• _Data provided_:
=== Begin Enclosure ===

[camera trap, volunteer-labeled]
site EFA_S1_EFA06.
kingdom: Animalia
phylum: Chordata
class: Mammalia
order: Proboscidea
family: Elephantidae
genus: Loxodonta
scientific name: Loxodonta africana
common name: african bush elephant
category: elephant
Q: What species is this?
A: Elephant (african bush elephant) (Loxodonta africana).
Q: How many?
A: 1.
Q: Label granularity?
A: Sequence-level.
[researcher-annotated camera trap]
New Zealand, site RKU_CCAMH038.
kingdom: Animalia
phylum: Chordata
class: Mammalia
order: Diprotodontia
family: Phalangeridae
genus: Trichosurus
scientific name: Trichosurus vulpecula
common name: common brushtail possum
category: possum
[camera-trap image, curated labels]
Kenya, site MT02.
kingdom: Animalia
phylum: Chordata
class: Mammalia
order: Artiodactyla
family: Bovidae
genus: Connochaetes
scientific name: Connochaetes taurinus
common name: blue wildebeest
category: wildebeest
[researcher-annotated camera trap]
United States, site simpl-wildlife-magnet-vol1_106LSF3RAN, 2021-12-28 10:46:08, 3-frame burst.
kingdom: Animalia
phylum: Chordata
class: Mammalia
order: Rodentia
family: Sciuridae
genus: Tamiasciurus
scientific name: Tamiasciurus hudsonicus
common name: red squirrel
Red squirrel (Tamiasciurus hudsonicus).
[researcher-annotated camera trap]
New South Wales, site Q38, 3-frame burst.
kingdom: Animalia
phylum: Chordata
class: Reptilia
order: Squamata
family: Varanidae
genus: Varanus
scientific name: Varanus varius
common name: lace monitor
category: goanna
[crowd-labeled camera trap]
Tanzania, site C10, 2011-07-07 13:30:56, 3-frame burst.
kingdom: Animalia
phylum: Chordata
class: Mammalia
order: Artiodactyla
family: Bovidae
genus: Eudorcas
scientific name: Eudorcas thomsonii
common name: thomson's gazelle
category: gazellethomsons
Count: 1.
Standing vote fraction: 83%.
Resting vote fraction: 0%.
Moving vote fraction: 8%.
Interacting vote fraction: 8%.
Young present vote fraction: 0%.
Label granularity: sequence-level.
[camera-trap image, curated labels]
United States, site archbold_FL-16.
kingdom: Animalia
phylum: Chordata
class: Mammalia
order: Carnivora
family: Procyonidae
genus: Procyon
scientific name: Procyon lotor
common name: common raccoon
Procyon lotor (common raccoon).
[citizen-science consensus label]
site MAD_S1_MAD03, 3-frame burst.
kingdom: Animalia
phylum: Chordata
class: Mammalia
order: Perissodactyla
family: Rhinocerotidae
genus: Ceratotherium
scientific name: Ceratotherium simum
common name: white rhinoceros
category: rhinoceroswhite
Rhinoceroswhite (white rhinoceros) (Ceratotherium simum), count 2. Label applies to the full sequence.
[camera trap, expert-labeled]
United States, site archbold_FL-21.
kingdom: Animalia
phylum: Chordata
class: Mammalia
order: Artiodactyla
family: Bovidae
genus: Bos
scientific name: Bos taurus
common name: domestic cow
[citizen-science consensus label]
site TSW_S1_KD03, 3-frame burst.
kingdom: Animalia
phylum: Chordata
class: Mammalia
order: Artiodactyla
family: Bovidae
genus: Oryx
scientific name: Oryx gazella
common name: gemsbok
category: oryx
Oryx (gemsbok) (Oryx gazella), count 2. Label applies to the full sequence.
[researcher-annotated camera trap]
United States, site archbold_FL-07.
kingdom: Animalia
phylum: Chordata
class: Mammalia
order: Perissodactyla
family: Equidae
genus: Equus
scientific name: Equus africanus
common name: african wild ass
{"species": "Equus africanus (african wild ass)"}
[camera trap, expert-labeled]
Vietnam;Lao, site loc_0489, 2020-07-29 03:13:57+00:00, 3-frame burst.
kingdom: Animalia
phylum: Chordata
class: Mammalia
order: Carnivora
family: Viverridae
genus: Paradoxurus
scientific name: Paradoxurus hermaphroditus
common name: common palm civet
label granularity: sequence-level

=== End Enclosure ===

• _What to work on_:
Exactly the lines from the one containing "genus: Oryx" through the last line of the material above are to be returned, with nothing else.

• _The completed task_:
genus: Oryx
scientific name: Oryx gazella
common name: gemsbok
category: oryx
Oryx (gemsbok) (Oryx gazella), count 2. Label applies to the full sequence.
[researcher-annotated camera trap]
United States, site archbold_FL-07.
kingdom: Animalia
phylum: Chordata
class: Mammalia
order: Perissodactyla
family: Equidae
genus: Equus
scientific name: Equus africanus
common name: african wild ass
{"species": "Equus africanus (african wild ass)"}
[camera trap, expert-labeled]
Vietnam;Lao, site loc_0489, 2020-07-29 03:13:57+00:00, 3-frame burst.
kingdom: Animalia
phylum: Chordata
class: Mammalia
order: Carnivora
family: Viverridae
genus: Paradoxurus
scientific name: Paradoxurus hermaphroditus
common name: common palm civet
label granularity: sequence-level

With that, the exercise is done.